Tasks to complete -
1. Reproduce word for word the part of the court judgment below, starting with "The Trustee shall" and going on through "by private treaty.".
2. Carry on the court judgment that follows from the point where it stops.

— start Passage given —

PAGANIS & PAGANIS
[2019] FCCA 3247
•13 November 2019
FEDERAL CIRCUIT COURT OF AUSTRALIA
| PAGANIS & PAGANIS | [2019] FCCA 3247 |
| Catchwords: FAMILY LAW – Property – trustee for sale. |
| Applicant: | MS PAGANIS |
| Respondent: | MR PAGANIS |
| File Number: | PAC 4350 of 2018 |
| Judgment of: | Judge Obradovic |
| Hearing date: | 18 September 2019 |
| Date of Last Submission: | 18 September 2019 |
| Delivered at: | Parramatta |
| Delivered on: | 13 November 2019 |
REPRESENTATION
| Appearing for the Applicant: | Mr Dunn |
| Solicitors for the Applicant: | Watts McCray Pty Ltd |
| Appearing for the Respondent: | Ms Huppatz |
| Solicitors for the Respondent: | Madison Marcus |
ORDERS
No later than the 20th day of each month, the respondent husband, Mr Paganis, is to confirm in writing to the applicant wife, Ms Paganis, by providing evidence of such payments being made, that he has paid to Bank B the monthly repayment of $5,122 being the payments in respect of loan account number ...00.
The respondent husband is to notify the applicant wife forthwith upon receipt or service of an application for a sequestration order, a bankruptcy notice, any demand for payment, a statement of claim or similar in respect of the debt he owes to the Australian Taxation Office, presently in the amount of $302,198.69 and is to authorise the applicant wife to receive correspondence, from the date of this Order until final orders are made in these proceedings, from the Australian Taxation Office and/or his financial or taxation advisers in respect of such debt.
If the respondent:
(a)Fails to make the monthly repayments of $5,122 due on or before the 19th day of each month to Bank B in respect of loan account number ...00 for a period of three consecutive months or longer;
(b)Fails to comply with Order 1 herein;
(c)Fails to comply with providing the authorities referred to in Order 2 herein; or
(d)Receives or is served with an application for a sequestration order, a bankruptcy notice, any demand for payment, a statement of claim or similar in respect of the debt he owes to the Australian Taxation Office, presently in the amount of $302,198.69;
then the applicant is appointed sole trustee (“Trustee”) for the sale of the property situate at and known as C Street, Suburb D (“property”).
The Trustee shall do all acts and things necessary to sign all documents (on behalf of the respondent husband) as may be necessary to cause the property to be listed by sale by private treaty.

— end Passage given —
— start Dataset entries —

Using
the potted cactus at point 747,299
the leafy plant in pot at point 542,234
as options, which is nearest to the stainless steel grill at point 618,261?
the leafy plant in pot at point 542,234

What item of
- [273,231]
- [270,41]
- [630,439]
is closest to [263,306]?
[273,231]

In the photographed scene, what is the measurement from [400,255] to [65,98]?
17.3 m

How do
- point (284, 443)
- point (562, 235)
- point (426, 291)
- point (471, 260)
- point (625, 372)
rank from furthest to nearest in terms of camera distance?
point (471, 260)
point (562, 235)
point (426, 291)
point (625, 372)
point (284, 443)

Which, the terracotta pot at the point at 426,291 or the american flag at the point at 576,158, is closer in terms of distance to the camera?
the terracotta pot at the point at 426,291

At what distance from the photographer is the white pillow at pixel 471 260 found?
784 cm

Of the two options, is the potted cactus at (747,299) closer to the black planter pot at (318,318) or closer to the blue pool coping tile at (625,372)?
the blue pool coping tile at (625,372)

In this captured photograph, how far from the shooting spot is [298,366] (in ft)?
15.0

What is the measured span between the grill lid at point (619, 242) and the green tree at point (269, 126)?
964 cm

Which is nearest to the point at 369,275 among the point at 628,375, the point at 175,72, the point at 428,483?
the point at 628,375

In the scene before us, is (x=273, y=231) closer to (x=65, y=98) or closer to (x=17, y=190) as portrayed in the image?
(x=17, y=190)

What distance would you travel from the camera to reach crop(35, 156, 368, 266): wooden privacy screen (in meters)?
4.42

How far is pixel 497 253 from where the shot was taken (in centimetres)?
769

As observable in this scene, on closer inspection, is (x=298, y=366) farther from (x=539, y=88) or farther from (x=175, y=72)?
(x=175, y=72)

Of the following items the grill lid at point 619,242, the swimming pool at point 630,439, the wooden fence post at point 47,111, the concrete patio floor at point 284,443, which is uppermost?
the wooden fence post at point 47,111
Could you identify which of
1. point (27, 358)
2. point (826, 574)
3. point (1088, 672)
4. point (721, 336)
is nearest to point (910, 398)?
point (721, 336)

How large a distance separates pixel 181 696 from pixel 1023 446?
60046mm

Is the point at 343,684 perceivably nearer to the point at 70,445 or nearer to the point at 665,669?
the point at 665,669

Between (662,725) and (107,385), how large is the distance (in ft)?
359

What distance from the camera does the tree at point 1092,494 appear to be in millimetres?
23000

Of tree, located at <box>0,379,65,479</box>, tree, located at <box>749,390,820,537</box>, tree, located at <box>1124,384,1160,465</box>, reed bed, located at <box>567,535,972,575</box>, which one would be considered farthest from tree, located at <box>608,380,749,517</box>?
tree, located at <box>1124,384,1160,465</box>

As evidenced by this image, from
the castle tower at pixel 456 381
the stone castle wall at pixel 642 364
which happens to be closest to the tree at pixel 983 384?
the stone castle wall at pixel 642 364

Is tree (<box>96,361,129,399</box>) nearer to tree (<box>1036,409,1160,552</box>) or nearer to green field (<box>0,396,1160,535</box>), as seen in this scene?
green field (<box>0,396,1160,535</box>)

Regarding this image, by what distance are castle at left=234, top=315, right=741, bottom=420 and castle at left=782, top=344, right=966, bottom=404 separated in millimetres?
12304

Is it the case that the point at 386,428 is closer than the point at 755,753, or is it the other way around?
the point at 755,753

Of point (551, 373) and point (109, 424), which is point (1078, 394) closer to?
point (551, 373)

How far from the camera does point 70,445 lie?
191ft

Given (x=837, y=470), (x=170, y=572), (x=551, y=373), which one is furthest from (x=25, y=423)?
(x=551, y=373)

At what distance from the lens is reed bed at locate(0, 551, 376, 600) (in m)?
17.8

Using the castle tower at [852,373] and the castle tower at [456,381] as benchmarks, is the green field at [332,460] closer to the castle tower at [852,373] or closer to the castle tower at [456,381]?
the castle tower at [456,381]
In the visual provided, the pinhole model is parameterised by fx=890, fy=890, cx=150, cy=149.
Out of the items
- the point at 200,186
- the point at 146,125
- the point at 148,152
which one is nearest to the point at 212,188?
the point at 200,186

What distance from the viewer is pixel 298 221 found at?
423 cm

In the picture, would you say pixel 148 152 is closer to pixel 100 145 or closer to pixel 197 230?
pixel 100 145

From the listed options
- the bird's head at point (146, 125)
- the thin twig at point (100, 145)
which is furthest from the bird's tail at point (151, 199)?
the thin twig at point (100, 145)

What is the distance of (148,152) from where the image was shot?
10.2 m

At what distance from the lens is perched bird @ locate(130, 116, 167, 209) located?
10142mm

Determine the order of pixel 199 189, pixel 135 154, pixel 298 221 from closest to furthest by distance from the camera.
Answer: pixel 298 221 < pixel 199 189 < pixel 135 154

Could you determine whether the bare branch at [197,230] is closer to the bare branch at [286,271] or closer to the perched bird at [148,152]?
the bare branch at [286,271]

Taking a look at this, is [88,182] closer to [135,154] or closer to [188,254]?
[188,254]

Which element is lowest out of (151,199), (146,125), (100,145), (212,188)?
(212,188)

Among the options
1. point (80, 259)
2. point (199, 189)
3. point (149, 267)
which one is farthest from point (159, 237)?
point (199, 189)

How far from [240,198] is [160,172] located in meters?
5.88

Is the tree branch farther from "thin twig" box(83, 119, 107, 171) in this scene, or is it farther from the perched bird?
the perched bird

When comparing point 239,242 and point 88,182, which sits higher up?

— end Dataset entries —

Response list -
1.
The Trustee shall do all acts and things necessary to sign all documents (on behalf of the respondent husband) as may be necessary to cause the property to be listed by sale by private treaty.

2.
The respondent husband is hereby restrained from interfering, disrupting or otherwise impeding the sale of the property and shall, within 14 days of the appointment of the Trustee, vacate the property.
In respect to the sale of the property, the Trustees shall appoint:
(a)An independent solicitor to act on the sale; and
(b)A licensed real estate agent to conduct the sale.
If the property remains unsold after two months from the date of the first listing for sale, then:-
(a)The Trustee shall forthwith relist the property for sale by public auction on a date nominated by the Trustee;
(b)The reserve price for the property shall be set by the Trustee otherwise determined by the President of the New South Wales Division of the Australian Property Institute or his/her nominee.
The net proceeds of sale of the property are to be distributed in the following manner and priority:
(a)In payment of all outstanding council rates and charges, agents commission, advertising expenses, legal expenses and any other expenses associated with the sale of the property;
(b)In payment of any amount of Capital Gains Tax in relation to the property assessed against either the applicant or respondent;
(c)In payment of the discharge of all mortgages secured over the property;
(d)The balance then remaining shall be paid into a controlled monies account to be held by Watts McCray Pty Ltd on behalf of both parties with such funds not be released except with the consent of both parties in writing or by further order of the Court.
Pending further order, the respondent husband shall be responsible for all mortgage payments, statutory rates and charges, other utilities, insurances, outgoings and expenses in relation to the property incurred prior to the date of transfer and shall make all such payments as and when they fall due and hereby indemnifies the other party in respect of all other liabilities incurred prior to the date of transfer.
Costs of this application be costs in the cause.
List the matter for directions at 11.30am on 27 March 2020.
IT IS NOTED that publication of this judgment under the pseudonym Paganis & Paganis is approved pursuant to s.121(9)(g) of the Family Law Act 1975 (Cth).
| FEDERAL CIRCUIT COURT OF AUSTRALIA AT PARRAMATTA |
PAC 4350 of 2018
| MS PAGANIS |
Applicant
And
| MR PAGANIS |
Respondent
REASONS FOR JUDGMENT
Introduction
The applicant moves the Court for orders that she be appointed the trustee for sale of a property located at C Street, Suburb D (“C Street, Suburb D property”), together with machinery provisions for such appointment and sale. The respondent opposes the orders.
The applicant relied on the following documents:
a)Initiating Application filed 13 September 2018;
b)Financial Statement filed 13 September 2018;
c)Affidavit of Ms Paganis filed 13 September 2018;
d)Affidavit of Mr E filed 18 September 2019;
e)Affidavit of Mr F filed 18 September 2019;
f)Financial Statement filed 18 September 2019; and
g)Case outline document.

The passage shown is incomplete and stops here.